I decided to make apple muffins…. then I thought cranberry bread would be a better idea.
I wanted pumpkin pecan pancakes…. then I thought that plain old cinnamon toast would be the best idea ever.
Instead… I just combined every possible holiday flavor into this vegan quick bread.
I did that, and I’m glad I did.
This bread has everything:
warm and comforting pumpkin and spice, tangy fresh cranberries, baked apples, toasted pecans and cinnamon sugar.
I mean… if we’re going to go with something holiday-y… why not go all the way?
I’m going to make this about fourteen more times before the year is done.
Now… because this recipe is vegan and doesn’t have any eggs to help bind the gluten… it’s a little crumbly. It’s important to let the loaf cool completely before slicing. And! Slice into thick generous slices. Pro tips.

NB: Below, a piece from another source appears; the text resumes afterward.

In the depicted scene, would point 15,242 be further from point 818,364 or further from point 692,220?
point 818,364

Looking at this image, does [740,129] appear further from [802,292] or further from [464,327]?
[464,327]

Vegan Pumpkin Cranberry Apple Pecan Bread
makes two 9x4x3-inch loaves (and it freezes well!)
2 cups all-purpose flour
1 1/2 cups whole wheat flour
2 cups light brown sugar, packed
2 teaspoons baking soda
1 teaspoon baking powder
1 teaspoon salt
1 teaspoon freshly grated nutmeg
1 teaspoon cinnamon
1 teaspoon allspice
1/2 teaspoon cloves
1 15-ounce can pumpkin puree, or just under two cups
1 cup vegetable oil
1/3 cup maple syrup
1/3 cup water
1 cup chopped pecans plus 8 pecan halves
1 heaping cup fresh cranberries
1 medium Granny Smith apple, peeled and cored and cut into small pieces
Preheat oven to 350 degrees F. Place a rack in the center of the oven. Grease and flour two loaf pans (mine are 9x4x3) and set aside.
In a large bowl, whisk together flours, sugars, baking soda, baking powder, salt and spices.
In a medium bowl, carefully whisk together pumpkin puree, oil, maple syrup and water.
Add the wet ingredients to the dry ingredients and use a spatula to fold all of the ingredients together. Make sure to scrape the bottom of the bowl well, finding any stray flour bits to mix in. Fold in most of the chopped pecans, cranberries and apple chunks.
Divide the dough between the two greased pans and arrange pecan halves on top of each loaf. Sprinkle loaf with cinnamon and granulated sugar if you’d like. Bake for 1 hour to 1 hour and 15 minutes, or until a skewer inserted in the center comes out clean. Remove from the oven. Let rest in the pans for 20 minutes, then invert onto a cooling rack.
Cool completely before slicing. Slice into thick pieces and serve. Maybe even wrap one loaf up in plastic wrap and store in the freezer for future munching.
Shannon M
I just made this bread this morning and I followed everything; except I replaced the (1) cup of oil with (1) cup of unsweetened applesauce. It came out beautifully moist and scrumptious. Not crumbly at all. Thanks for this wonderful recipe!
Denise
A little change up…used whole wheat pastry flour for the all purpose, brown rice flour for the whole wheat, agave for the maple syrup and applesauce for the oil (it’s what we had available!) and cooked them in muffin tins at 350 for 25 mins. Delicious!! May add more cinnamon next time :)
bunny mama
Oh, totally yum. Made this yesterday, and the whole house smelled fantastic all evening. I kept one loaf for my family, gave the other to my in-laws. Everybody raved about it – even my 3 year old! This one tipped the scale for me. I’ve gone from major baker’s crush to full on madcrazylove for you, Joy. Hope you’re okay with that.
Julia
Um, wow. I just discovered your site and was looking for a wholesome easy bread recipe, and I came across this one. I just finished backing, it’s SO GOOD! And looks so pretty fresh out of the oven. I subbed honey for the syrup and cashews/almonds for the pecans. I also used Truvia in place of the sugar since I’m REALLY trying to lessen my intake. Can’t wait to share this at work today!
lauren
‘i must make this cake, i must make this cake!’
that’s what my eyes are telling me… yep my eyes. (or.. brain ? idk) all i DO know is, i need to make this cake-bread-delicious explosion asap! thanks always for your delicious and scrumptious recipes! my mouth is officially watering now. great. ~lauren :)
Adriana A.
Did half the recipe and it was too good!
Becca
Scrum-dittly-uptous! The only word to describe this deliciously delicious bread. Instead of making 1 big loaf I made mini loaves! I’m obsessed with mini loaves! They are the most adorable bundles of yumminess. Thanks for the recipe Joy – massive fan of your blog!
Melissa
My sister and I are in the middle of making this loaf. We put most of the batter in a big bread pan and made some tiny muffins with the extra batter. OMG they are so good! There is just the perfect amount of spice. Not crumbly. Can’t wait to try the loaf! Joy, everything we make of yours is delicious!!